- TESTO ESTRATTO -

==*==

Crypto-Locker e la sua ennesima variante letale:
TeslaCrypt 3.0.
I cd. “ransomware” sono virus informatici potenzialmente dannosissimi: aggrediscono tutti i documenti (di qualsiasi genere) contenuti sui PC infettati ma soprattutto sugli archivi di rete e dunque su file server; al termine della procedura di cifratura che rende inservibili i file, segue una comunicazione con la richiesta del pagamento del riscatto per ottenere la restituzione del materiale.
L’infezione riguarda anche l’Italia che è uno dei Paesi più colpiti dall’ondata di attacchi, forse per la pessima ma radicata abitudine che hanno gli utenti, di cliccare ed eseguire qualsiasi file allegato ad una e-mail.
Il virus in effetti arriva generalmente attraverso una e-mail (con i soggetti più disparati e messaggi provenienti da contatti noti ed in rubrica).
Se in un recente passato i ransomware di questo tipo, erano veicolati alle vittime per mezzo di false fatture o note di credito allegate e/o rese disponibili tramite link contenuti nel messaggio, è diventata via via più frequente la “classica” mail con codici di tracking di corrieri espresso o bollette elettriche / telefoniche provenienti da ogni genere di compagnia.
Nella versione attuale l’e-mail non ha alcun testo se non la data d’invio, talvolta identica a quella inserita nell’oggetto, ed ha un allegato “.ZIP” che contiene un file con estensione “.JS” (ad esempio invoice_DjzkX0.js o invoice_scan_jWNWc3.js).
Non appena viene aperto, lo script in questione (perchè di questo si tratta), attiva il cd. dropping e scarica il contenuto malevolo che infetta il client e tutto quanto ad esso collegato.
La semplice apertura del testo dell’e-mail non costituisce un pericolo in se: solo l’apertura dell’allegato scatena l’evento malevolo.
All’esito della procedura di cifratura (non visibile all’utente che non percepisce alcun problema nel frattempo) tutti file colpiti presenteranno estensioni modificate in .XXX, .TTT e .MICRO.
Il metodo con cui viene scambiata la chiave di cifratura è mutata e non risulta possibile decifrare i file criptati con gli strumenti che (in rare occasioni) pare abbiano funzionato in passato.
Terminata l’operazione di “sequestro dei file” nelle cartelle dove questi risiedono, appaiono i file help_recover_instructions.BMP e help_recover_instructions.TXT.
Viene infine richiesto un riscatto generalmente di 500 dollari da pagare in bitcoin (moneta virtuale non tracciabile). Trascorse alcune ore dalla richiesta, il riscatto raddoppia. Dopo un’ ulteriore lasso di tempo la chiave di cifratura viene eliminata e non c’è più modo di recuperare i dati, se non prelevandoli da un backup che NON sia stato però a sua volta INTACCATO dal VIRUS.
Gli antivirus purtroppo non sempre si sono rivelati utili contro questo flagello, le cui varianti vengono rilasciate più rapidamente delle firme antivirus più diffuse.

==*==

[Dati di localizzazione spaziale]
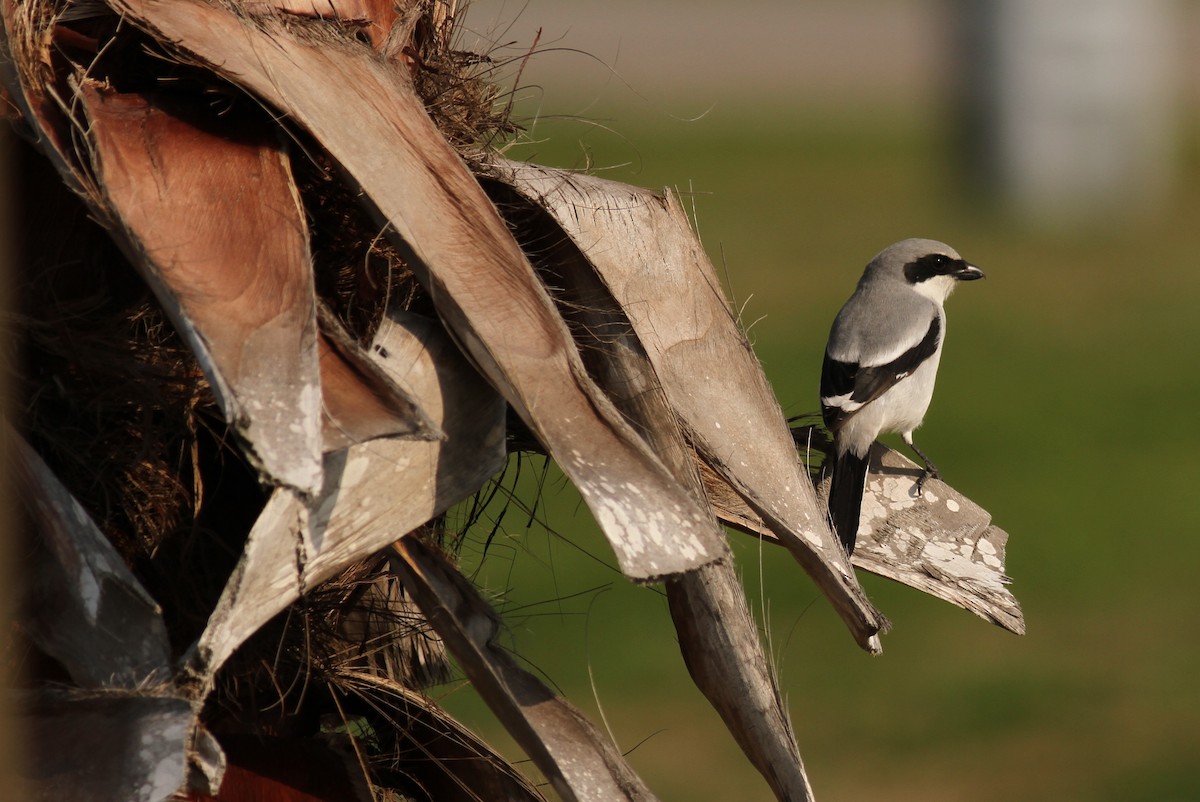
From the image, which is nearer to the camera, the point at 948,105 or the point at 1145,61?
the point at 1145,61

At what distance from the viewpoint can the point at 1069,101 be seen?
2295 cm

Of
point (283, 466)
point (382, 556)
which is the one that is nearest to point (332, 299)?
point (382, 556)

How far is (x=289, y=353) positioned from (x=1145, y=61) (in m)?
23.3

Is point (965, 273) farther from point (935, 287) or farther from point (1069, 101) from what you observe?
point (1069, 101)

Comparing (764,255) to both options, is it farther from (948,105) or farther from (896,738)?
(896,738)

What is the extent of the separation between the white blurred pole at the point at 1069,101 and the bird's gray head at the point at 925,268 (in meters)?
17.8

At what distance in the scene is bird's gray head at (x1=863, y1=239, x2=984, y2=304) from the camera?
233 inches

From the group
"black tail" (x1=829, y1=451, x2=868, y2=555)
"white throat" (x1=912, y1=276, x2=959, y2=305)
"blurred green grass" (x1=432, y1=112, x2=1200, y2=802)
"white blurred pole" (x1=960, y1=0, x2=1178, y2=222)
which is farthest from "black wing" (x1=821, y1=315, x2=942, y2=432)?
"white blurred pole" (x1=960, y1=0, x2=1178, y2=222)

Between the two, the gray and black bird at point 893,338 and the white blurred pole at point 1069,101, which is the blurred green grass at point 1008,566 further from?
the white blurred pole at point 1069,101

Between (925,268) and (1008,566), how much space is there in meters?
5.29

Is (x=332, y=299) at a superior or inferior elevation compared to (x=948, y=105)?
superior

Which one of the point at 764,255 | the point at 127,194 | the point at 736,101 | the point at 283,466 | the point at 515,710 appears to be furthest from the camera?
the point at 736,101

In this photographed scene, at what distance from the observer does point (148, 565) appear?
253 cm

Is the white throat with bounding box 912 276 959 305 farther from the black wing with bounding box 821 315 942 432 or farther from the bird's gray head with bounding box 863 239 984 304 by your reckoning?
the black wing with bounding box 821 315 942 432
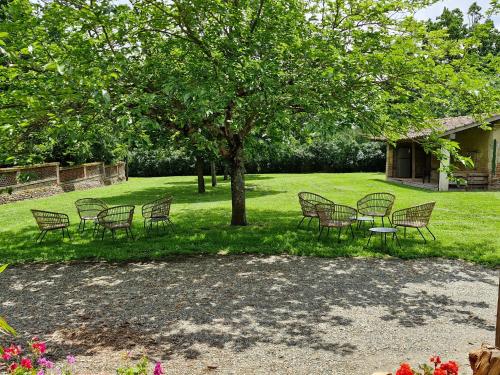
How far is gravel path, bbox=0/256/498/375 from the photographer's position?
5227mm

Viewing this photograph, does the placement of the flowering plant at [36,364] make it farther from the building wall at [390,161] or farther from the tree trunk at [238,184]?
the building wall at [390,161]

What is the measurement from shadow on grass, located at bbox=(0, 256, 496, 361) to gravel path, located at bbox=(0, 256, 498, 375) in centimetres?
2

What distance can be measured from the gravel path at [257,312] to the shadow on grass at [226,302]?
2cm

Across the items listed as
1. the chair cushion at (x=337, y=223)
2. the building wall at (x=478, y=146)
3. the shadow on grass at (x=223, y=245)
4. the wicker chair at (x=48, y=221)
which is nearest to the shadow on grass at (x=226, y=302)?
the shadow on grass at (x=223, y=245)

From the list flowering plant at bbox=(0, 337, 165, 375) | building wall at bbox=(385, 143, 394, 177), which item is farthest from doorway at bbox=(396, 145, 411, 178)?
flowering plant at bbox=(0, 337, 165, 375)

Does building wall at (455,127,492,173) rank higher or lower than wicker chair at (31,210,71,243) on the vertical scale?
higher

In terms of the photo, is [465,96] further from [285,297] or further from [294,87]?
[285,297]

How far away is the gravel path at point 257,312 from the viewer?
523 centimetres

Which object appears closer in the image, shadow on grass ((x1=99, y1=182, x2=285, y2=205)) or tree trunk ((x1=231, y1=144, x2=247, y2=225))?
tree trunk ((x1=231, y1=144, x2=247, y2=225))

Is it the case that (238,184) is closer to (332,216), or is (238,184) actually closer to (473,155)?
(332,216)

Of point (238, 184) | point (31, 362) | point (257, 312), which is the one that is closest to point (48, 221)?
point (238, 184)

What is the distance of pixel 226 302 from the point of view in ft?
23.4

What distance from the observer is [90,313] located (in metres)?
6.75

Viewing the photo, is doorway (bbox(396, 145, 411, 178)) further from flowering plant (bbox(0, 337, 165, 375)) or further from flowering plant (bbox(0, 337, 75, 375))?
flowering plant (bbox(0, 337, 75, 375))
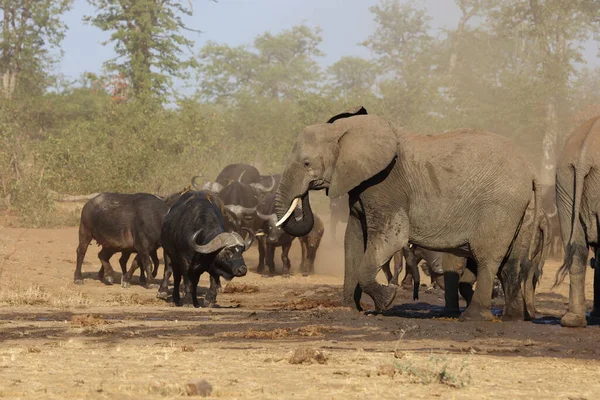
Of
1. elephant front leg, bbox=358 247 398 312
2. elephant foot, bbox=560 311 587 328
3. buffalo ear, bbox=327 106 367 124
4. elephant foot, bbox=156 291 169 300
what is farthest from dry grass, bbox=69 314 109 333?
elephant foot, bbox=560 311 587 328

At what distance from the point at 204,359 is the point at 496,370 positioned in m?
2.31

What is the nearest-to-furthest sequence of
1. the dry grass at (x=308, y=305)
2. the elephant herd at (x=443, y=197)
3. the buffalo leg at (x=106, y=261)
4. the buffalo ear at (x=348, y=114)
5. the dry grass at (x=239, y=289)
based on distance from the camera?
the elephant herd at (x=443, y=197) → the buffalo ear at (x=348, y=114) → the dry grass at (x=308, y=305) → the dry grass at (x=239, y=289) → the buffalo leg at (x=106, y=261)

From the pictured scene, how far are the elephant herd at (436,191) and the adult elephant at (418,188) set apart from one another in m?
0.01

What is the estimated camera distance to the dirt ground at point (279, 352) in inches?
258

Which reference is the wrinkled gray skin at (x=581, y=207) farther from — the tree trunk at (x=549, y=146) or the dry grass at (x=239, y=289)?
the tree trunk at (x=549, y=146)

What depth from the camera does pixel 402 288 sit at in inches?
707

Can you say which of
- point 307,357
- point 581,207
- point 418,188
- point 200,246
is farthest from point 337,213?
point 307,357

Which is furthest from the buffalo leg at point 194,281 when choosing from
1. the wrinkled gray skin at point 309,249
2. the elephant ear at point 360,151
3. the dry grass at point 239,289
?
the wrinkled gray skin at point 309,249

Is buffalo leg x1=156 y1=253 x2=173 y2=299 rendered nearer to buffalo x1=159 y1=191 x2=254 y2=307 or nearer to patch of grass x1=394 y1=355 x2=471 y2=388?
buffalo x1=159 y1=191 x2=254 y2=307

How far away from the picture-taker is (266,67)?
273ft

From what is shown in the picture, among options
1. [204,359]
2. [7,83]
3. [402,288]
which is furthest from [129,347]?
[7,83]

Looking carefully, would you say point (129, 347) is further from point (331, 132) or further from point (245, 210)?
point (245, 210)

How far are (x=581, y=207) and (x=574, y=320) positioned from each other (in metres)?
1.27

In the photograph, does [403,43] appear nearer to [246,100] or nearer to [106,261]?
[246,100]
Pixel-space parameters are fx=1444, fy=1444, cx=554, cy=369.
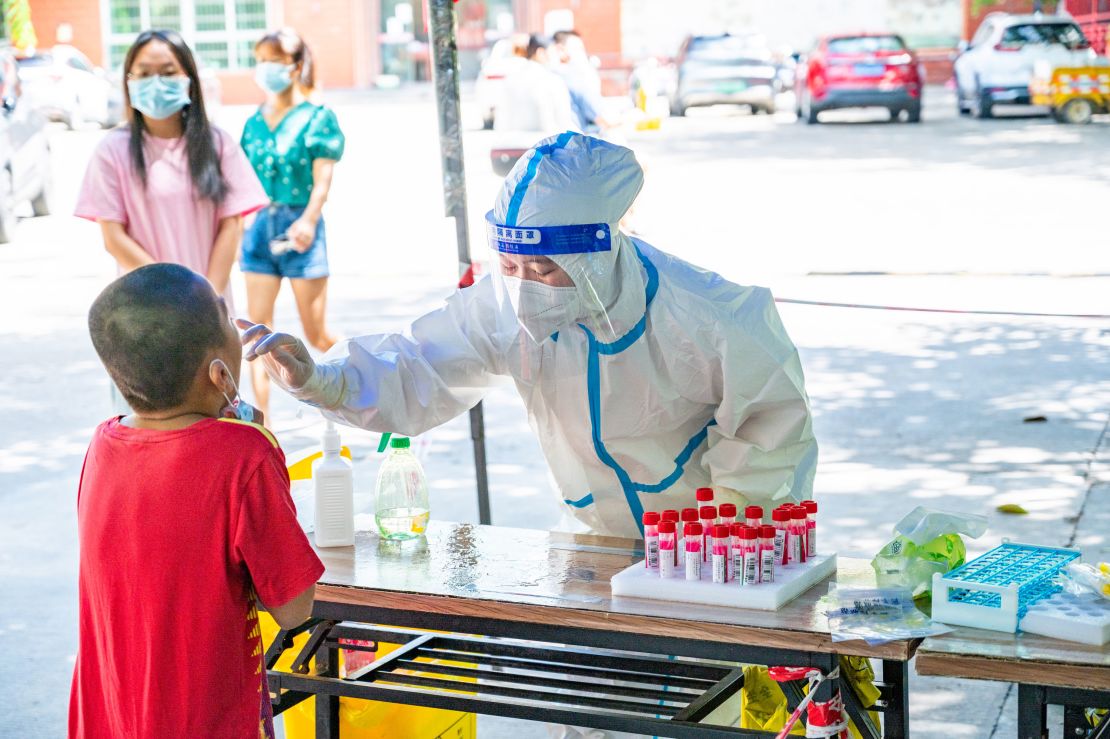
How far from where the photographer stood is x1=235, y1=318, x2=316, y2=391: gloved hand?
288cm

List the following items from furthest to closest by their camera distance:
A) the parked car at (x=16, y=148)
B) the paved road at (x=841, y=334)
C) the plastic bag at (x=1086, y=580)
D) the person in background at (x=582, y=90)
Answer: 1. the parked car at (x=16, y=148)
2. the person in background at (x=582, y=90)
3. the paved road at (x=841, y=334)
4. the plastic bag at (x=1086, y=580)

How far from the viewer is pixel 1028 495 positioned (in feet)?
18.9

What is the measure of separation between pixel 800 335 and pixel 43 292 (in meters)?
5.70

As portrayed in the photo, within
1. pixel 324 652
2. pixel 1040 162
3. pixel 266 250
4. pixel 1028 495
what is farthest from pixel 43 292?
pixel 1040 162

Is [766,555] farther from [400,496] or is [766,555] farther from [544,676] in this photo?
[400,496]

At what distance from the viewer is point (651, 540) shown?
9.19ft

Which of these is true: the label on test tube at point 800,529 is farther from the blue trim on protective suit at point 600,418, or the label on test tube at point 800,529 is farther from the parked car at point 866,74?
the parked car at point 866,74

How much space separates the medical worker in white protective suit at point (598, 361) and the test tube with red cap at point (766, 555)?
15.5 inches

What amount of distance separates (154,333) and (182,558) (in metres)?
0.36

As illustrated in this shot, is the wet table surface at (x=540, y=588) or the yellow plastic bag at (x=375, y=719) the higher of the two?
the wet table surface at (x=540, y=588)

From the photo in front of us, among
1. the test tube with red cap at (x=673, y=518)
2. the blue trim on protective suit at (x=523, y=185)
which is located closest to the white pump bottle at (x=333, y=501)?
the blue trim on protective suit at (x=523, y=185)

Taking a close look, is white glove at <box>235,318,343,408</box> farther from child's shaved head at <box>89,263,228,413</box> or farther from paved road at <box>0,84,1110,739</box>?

==*==

- ESERCIZI PROPOSTI -
1/ Rispondi in base al testo su TeslaCrypt 3.0.
(a) Quale estensione ha il file contenuto nell'allegato ".ZIP"?
(b) Quali file compaiono nelle cartelle al termine del "sequestro dei file"?
(c) A quanto ammonta generalmente il riscatto richiesto e in quale moneta va pagato?
2/ Trascrivi dal testo su TeslaCrypt 3.0 il passo compreso tra "Nella versione attuale" e "invoice_DjzkX0.js o invoice_scan_jWNWc3.js).", estremi inclusi.

- SOLUZIONI PER ESERCIZIO -
1/
(a) ".JS".
(b) help_recover_instructions.BMP e help_recover_instructions.TXT.
(c) 500 dollari, da pagare in bitcoin.

2/
Nella versione attuale l’e-mail non ha alcun testo se non la data d’invio, talvolta identica a quella inserita nell’oggetto, ed ha un allegato “.ZIP” che contiene un file con estensione “.JS” (ad esempio invoice_DjzkX0.js o invoice_scan_jWNWc3.js).